Clinical Research Considerations For Rare Disease Patients: Part 1 — Reinvigorate Patient Centricity

By Caitlin Horbacewicz, inSeption Group

Patients need to feel valued and supported. While most individual employees work to meet deliverables with this ethos in mind, it must be acknowledged that biopharmas face immense pressure to choose paths that both reward investors with the highest possible return on investment (ROI) and secure the organization’s longevity and profitability. These drivers often impact protocol, study design, and country selection, as well as patient-centric processes and accommodations, due to the study team’s requirement to adhere to cascading timeline, plus budgetary and commercialization priorities. Unfortunately, this dynamic has contributed to a negative stigma around clinical research in general.
We can overcome the negative stigma in the rare disease space through collaboration with patients, engagement with patient advocacy and support groups, and utilization of patient-oriented vendors and platforms. Even during clinical trial design (protocol development), some biopharma companies have begun incorporating patient focus groups to obtain feedback and perspective prior to finalizing the protocol to gauge whether any procedures, schedules, or regimens may contribute to enrollment challenges; this approach should be embraced as a best practice across the industry, especially the rare disease space, to better understand the patients’ previous treatment experiences, as well as scheduling and transportation challenges for the particular disease indication.

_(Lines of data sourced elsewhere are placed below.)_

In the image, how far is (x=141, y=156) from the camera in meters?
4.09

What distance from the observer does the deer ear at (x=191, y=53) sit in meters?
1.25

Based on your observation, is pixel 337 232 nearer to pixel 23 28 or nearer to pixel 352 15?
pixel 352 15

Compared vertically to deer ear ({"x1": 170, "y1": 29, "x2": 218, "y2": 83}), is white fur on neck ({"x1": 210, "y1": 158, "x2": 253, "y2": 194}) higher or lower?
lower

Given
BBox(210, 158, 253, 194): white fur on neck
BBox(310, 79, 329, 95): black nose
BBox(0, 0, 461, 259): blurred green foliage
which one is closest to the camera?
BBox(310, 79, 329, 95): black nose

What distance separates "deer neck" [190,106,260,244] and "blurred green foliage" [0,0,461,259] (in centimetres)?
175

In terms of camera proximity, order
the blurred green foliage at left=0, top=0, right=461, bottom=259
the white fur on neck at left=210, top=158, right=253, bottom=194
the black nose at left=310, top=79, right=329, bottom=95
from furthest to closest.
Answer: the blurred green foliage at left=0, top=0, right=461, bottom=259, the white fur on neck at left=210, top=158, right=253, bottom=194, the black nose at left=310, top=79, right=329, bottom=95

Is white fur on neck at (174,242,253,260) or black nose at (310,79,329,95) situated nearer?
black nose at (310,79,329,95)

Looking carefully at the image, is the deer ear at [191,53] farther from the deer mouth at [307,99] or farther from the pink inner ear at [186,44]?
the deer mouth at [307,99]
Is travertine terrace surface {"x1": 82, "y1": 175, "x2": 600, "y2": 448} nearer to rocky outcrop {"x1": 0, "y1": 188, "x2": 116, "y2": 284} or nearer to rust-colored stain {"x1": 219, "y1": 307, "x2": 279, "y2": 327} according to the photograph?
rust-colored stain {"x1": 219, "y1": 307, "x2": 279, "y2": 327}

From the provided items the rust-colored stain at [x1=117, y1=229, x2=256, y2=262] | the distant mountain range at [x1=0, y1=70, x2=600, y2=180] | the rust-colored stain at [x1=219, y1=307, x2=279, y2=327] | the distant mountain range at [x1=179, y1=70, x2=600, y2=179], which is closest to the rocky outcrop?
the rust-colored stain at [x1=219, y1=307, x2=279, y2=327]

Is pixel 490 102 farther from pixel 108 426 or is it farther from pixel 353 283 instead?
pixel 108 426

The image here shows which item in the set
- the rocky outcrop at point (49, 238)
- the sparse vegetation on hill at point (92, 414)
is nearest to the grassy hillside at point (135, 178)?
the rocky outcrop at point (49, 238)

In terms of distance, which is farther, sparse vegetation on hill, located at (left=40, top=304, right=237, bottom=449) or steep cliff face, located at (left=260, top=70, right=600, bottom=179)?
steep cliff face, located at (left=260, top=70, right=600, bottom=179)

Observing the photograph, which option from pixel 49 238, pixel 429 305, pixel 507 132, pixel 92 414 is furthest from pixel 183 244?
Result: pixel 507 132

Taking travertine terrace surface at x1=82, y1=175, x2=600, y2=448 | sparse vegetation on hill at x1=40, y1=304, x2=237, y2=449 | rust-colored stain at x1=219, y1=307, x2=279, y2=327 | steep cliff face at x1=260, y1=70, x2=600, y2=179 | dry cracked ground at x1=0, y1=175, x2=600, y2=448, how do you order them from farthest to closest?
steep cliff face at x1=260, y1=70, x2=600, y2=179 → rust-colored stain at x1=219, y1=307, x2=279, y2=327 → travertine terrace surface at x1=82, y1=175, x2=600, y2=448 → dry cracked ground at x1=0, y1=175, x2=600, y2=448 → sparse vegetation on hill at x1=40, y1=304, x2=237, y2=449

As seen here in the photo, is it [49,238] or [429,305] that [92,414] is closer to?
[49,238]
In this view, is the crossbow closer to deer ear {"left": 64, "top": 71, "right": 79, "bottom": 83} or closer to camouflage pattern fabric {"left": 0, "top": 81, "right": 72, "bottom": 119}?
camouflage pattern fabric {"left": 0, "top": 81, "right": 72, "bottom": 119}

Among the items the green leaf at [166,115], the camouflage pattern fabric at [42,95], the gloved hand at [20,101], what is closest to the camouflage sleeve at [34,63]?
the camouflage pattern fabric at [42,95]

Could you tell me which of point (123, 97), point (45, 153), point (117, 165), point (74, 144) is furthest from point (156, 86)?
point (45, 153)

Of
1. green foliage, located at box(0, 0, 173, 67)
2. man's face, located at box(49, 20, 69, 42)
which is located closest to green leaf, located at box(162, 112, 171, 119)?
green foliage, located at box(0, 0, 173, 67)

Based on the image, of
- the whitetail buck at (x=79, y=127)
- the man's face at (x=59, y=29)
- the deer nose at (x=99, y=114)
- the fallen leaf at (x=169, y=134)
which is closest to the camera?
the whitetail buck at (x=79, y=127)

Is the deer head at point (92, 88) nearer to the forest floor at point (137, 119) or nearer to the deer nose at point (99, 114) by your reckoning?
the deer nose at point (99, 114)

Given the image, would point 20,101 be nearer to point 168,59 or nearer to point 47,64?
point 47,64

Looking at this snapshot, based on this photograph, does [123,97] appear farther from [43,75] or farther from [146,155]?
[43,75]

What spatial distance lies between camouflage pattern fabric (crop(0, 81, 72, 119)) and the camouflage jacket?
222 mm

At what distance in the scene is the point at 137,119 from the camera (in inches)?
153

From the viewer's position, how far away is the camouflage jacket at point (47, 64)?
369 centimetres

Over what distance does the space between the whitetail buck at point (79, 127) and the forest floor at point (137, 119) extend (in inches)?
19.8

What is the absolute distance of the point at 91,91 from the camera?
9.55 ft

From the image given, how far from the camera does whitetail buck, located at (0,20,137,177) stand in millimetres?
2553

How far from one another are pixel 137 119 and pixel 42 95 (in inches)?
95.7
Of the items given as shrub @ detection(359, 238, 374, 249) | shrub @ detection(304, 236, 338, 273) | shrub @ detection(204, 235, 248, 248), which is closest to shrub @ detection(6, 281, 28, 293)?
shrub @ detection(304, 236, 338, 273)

Patient-centric change must be driven within organizations: set an example and be vocal about it. The power to change the world’s mindset around pharmaceuticals and clinical trials is our responsibility. Carefully consider which products may provide the most impactful benefits to patient safety and treatment efficacy. When patients know a trial’s sponsor and investigators truly care about them, will not overburden them, and will take them into consideration as people, rather than generic sources of data, it forces the rest of the industry to follow suit.